● Written task: Please update the rows below by replacing "grandfather clock" with "wall clock" and keeping everything else unchanged. Leave the pictures out of your answer.

Rows of spatial reasoning questions
+-------+
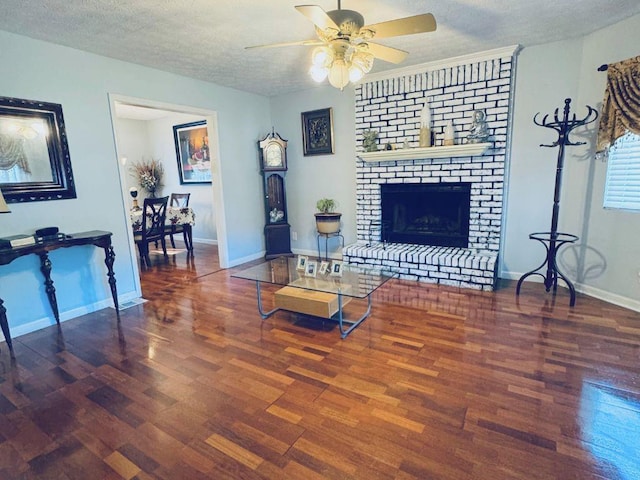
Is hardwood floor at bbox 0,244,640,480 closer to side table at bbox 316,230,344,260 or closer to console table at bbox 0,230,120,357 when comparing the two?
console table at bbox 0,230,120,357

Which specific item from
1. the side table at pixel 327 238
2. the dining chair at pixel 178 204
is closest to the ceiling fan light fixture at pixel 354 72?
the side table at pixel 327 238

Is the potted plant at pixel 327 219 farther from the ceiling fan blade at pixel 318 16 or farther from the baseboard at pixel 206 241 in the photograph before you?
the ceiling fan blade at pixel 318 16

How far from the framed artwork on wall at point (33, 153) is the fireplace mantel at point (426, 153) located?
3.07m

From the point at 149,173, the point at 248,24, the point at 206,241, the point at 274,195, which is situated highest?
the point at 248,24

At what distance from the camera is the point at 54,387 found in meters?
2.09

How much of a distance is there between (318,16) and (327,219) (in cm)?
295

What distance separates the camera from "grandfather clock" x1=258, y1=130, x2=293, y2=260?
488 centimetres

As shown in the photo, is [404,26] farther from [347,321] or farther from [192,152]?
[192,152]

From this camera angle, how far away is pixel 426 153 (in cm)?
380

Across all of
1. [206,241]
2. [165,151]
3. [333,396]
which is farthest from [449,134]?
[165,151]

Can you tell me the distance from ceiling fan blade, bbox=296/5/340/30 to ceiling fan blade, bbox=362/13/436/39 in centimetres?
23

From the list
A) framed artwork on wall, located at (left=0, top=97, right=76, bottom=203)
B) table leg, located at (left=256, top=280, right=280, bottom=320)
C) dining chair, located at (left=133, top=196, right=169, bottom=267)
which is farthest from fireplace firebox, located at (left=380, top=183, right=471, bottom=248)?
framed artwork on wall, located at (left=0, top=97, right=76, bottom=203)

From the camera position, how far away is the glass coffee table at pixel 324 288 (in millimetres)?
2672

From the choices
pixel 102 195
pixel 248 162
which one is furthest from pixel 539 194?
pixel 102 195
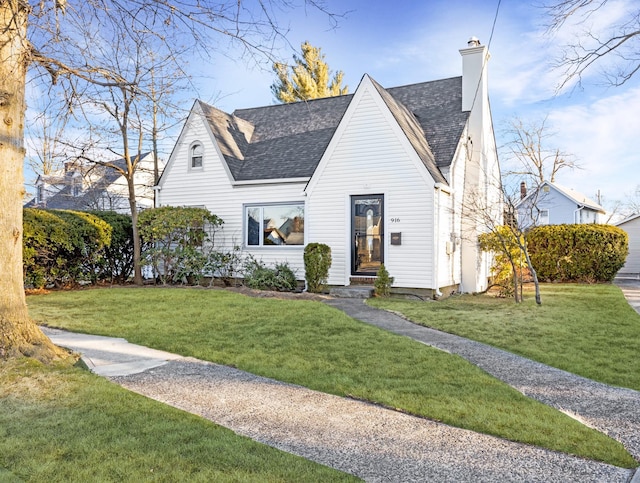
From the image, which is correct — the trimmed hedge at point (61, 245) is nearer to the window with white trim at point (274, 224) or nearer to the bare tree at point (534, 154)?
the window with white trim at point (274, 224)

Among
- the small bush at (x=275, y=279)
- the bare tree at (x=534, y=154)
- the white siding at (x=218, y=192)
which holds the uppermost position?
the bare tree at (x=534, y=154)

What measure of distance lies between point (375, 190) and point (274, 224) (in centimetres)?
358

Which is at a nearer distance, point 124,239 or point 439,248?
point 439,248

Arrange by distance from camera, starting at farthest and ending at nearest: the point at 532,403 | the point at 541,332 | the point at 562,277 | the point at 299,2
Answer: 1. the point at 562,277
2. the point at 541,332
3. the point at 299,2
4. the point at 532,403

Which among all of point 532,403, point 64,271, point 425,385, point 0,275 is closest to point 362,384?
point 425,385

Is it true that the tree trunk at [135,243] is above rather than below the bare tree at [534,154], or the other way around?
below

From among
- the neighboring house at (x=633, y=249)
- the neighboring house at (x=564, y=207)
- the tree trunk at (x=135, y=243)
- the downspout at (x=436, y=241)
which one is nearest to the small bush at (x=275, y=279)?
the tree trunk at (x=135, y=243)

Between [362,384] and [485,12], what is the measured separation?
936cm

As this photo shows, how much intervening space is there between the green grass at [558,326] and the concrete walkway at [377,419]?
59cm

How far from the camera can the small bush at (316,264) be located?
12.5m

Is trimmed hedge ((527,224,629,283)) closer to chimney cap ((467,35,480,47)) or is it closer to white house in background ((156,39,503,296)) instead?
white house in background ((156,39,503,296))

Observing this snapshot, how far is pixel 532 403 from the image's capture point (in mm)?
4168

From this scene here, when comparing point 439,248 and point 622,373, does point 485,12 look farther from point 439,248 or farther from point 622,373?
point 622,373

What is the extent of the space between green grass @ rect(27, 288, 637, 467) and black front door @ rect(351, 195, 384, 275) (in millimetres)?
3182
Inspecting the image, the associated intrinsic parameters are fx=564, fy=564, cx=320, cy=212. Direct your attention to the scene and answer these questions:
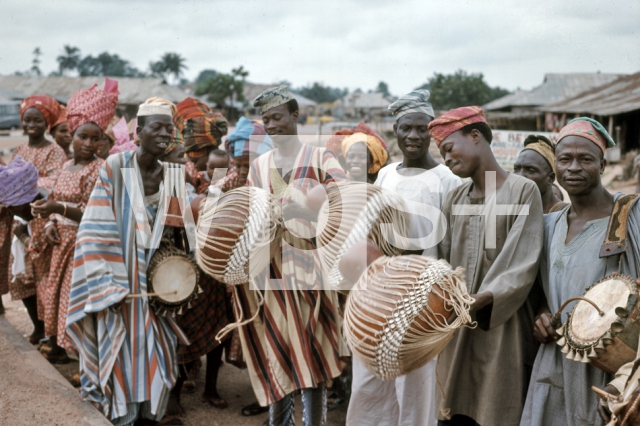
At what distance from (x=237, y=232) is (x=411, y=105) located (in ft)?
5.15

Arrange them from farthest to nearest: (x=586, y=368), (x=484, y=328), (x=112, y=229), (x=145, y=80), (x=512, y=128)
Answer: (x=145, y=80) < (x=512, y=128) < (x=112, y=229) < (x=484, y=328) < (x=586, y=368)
+-------+
● Result of the exercise:
Is hardwood floor at bbox 0,244,640,480 closer to side table at bbox 316,230,344,260 or closer to console table at bbox 0,230,120,357 when comparing the two?
console table at bbox 0,230,120,357

Which specific item from
1. the side table at pixel 327 238
2. the dining chair at pixel 178 204
is closest to the ceiling fan light fixture at pixel 354 72?
the side table at pixel 327 238

Is the potted plant at pixel 327 219 farther from the ceiling fan blade at pixel 318 16 or farther from the baseboard at pixel 206 241 in the photograph before you?
the ceiling fan blade at pixel 318 16

How far from the framed artwork on wall at point (33, 153) is the fireplace mantel at point (426, 153) located?
3.07m

From the point at 149,173, the point at 248,24, the point at 206,241, the point at 274,195, which is situated highest?
the point at 248,24

At what distance from the camera is the point at 54,387 found in meters?
2.09

How much of a distance is there between (318,16) and (327,219) (in cm)?
295

What distance separates the camera from "wall clock" x1=258, y1=130, x2=293, y2=260?
488 centimetres

As shown in the photo, is [404,26] farther from [347,321] or farther from [192,152]?
[192,152]

From this camera angle, how far away is pixel 426 153 (in cm)?
380

Across all of
1. [206,241]
2. [165,151]
3. [333,396]
which is farthest from [449,134]?
[165,151]

Can you tell me the distance from ceiling fan blade, bbox=296/5/340/30 to ceiling fan blade, bbox=362/13/436/39 in centimetres?
23

From the list
A) framed artwork on wall, located at (left=0, top=97, right=76, bottom=203)
B) table leg, located at (left=256, top=280, right=280, bottom=320)
C) dining chair, located at (left=133, top=196, right=169, bottom=267)
which is farthest from fireplace firebox, located at (left=380, top=183, right=471, bottom=248)?
framed artwork on wall, located at (left=0, top=97, right=76, bottom=203)

From the camera position, how far away is the glass coffee table at pixel 324 288 (in millimetres)?
2672

From the choices
pixel 102 195
pixel 248 162
which one is furthest from pixel 539 194?
pixel 102 195
From the image, which is correct — the trimmed hedge at point (61, 245) is nearer to the window with white trim at point (274, 224) or nearer to the bare tree at point (534, 154)?
the window with white trim at point (274, 224)

Among
- the small bush at (x=275, y=279)
- the bare tree at (x=534, y=154)
- the white siding at (x=218, y=192)
which holds the uppermost position?
the bare tree at (x=534, y=154)

What measure of distance lies between point (375, 190) and point (274, 224) (in centimetres)?
358

Which is at a nearer distance, point 124,239 or point 439,248?
point 439,248

Arrange by distance from camera, starting at farthest and ending at nearest: the point at 532,403 | the point at 541,332 | the point at 562,277 | the point at 299,2
Answer: 1. the point at 562,277
2. the point at 541,332
3. the point at 299,2
4. the point at 532,403

Which among all of point 532,403, point 64,271, point 425,385, point 0,275 is closest to point 362,384?
point 425,385

Is it true that the tree trunk at [135,243] is above rather than below the bare tree at [534,154], or the other way around?
below

From among
- the neighboring house at (x=633, y=249)
- the neighboring house at (x=564, y=207)
- the tree trunk at (x=135, y=243)
- the downspout at (x=436, y=241)
which one is nearest to the small bush at (x=275, y=279)?
the tree trunk at (x=135, y=243)

Between [362,384] and [485,12], what is the measured separation?
936cm

As this photo shows, how much intervening space is there between the green grass at [558,326] and the concrete walkway at [377,419]?
59cm

How far from the camera can the small bush at (316,264) be located?
12.5m

Is trimmed hedge ((527,224,629,283)) closer to chimney cap ((467,35,480,47)) or is it closer to white house in background ((156,39,503,296)) instead?
white house in background ((156,39,503,296))

Observing this snapshot, how far is pixel 532 403 from the image's capture point (in mm)?
4168

From this scene here, when comparing point 439,248 and point 622,373, does point 485,12 look farther from point 439,248 or farther from point 622,373?
point 622,373

What is the extent of the space between green grass @ rect(27, 288, 637, 467) and black front door @ rect(351, 195, 384, 275) (in millimetres)?
3182
Inspecting the image, the associated intrinsic parameters are fx=564, fy=564, cx=320, cy=212. Direct your attention to the scene and answer these questions:
At what distance from (x=237, y=232) is (x=411, y=105) located (in ft)?
5.15

Arrange them from farthest to nearest: (x=586, y=368), (x=484, y=328), (x=112, y=229), (x=145, y=80), (x=512, y=128)
Answer: (x=145, y=80) < (x=512, y=128) < (x=112, y=229) < (x=484, y=328) < (x=586, y=368)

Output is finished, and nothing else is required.